Of course, these rings didn’t just come together. Rondo II, which was installed on submerged stilts over the pool earlier this month, is the product of five months of geometrically meticulous design, 3D-printer prototyping, metalworking, polishing, and plenty of trial and error.
Beasley says it takes a tremendous amount of perseverance and focus to make something look extemporaneous. But “extemporaneous” was the goal from the outset—and this marks the first time in his five-decade career that Beasley started a project with such a specific goal. “For decades I’ve struggled with the fact that large-scale sculptures often conflict with the feeling of the surrounding environment,” he says. “So I set myself a research project: can I develop a vocabulary that is large enough to stand out and which contrasts with its surroundings, but which is friendly with the landscape.”
To clarify, by “research,” Beasley doesn’t mean diving into books, but making sculptures that don’t work—over and over and over—until one finally does.
And so after a year of hands-on study to find the perfect combination of size, material, and form, he finally settled on Rondo. Instead of blocking out or dominating the surroundings, Beasley’s rings frame it, he says. The abraded pattern on the metal makes sunshine, moonlight, and the reflection off the water pop off the ring.
“I want the piece to hold its own,” he says. “But the idea is also that the piece embraces the landscape, [rather than] intrude on it. That the environment becomes part of the sculpture.”
Beasley will be able to test that idea in five settings around the campus. Working in collaboration with the University’s landscape architect, Jim Horner, Beasley is producing the five-piece Rondo series to be exhibited all across the campus. According to Horner, this is the first time in Berkeley’s history that a single-artist series is getting the campus gallery treatment.

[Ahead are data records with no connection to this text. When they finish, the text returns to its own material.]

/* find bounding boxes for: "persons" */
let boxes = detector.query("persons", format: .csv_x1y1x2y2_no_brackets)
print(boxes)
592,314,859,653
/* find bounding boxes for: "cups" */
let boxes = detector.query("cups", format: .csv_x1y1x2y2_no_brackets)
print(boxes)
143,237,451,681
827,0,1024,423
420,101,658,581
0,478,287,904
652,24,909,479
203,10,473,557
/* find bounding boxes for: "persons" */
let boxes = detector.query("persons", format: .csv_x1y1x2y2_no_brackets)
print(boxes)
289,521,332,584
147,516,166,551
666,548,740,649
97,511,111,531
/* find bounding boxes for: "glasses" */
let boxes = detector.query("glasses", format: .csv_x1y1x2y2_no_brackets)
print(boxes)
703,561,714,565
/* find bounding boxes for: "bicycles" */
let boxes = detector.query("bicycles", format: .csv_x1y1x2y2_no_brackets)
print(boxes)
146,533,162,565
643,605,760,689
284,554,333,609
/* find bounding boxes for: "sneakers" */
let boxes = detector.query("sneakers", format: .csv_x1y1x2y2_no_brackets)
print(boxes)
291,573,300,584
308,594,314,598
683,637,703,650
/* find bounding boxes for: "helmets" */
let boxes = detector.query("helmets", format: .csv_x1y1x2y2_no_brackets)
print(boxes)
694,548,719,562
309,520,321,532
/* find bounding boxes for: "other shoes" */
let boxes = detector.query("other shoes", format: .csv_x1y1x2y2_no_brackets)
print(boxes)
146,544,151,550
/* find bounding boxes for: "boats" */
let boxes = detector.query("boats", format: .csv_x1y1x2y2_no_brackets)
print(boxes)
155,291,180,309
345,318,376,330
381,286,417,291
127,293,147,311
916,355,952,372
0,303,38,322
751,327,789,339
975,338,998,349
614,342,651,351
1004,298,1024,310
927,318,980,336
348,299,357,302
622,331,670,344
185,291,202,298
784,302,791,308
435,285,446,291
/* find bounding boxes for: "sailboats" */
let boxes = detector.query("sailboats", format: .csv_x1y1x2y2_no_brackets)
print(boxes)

Beasley fled the “social self-satisfaction” of Dartmouth in 1959 to study sculpture at Berkeley, and by all accounts played a major role in catapulting the school’s art department into the international leagues. So this homecoming “feels right” to him. “Berkeley very much shaped my career: my tendency to play with and invent new technologies, to take on new challenges, to always strive to learn new things,” he says.
“The campus is so famous for business, law, and the sciences, but I do hope this will highlight the cultural output of Berkeley,” he says. “Especially now, when there is such a focus on the hard sciences, on things that are a bit easier to put your finger on, I think that’s a useful reminder.”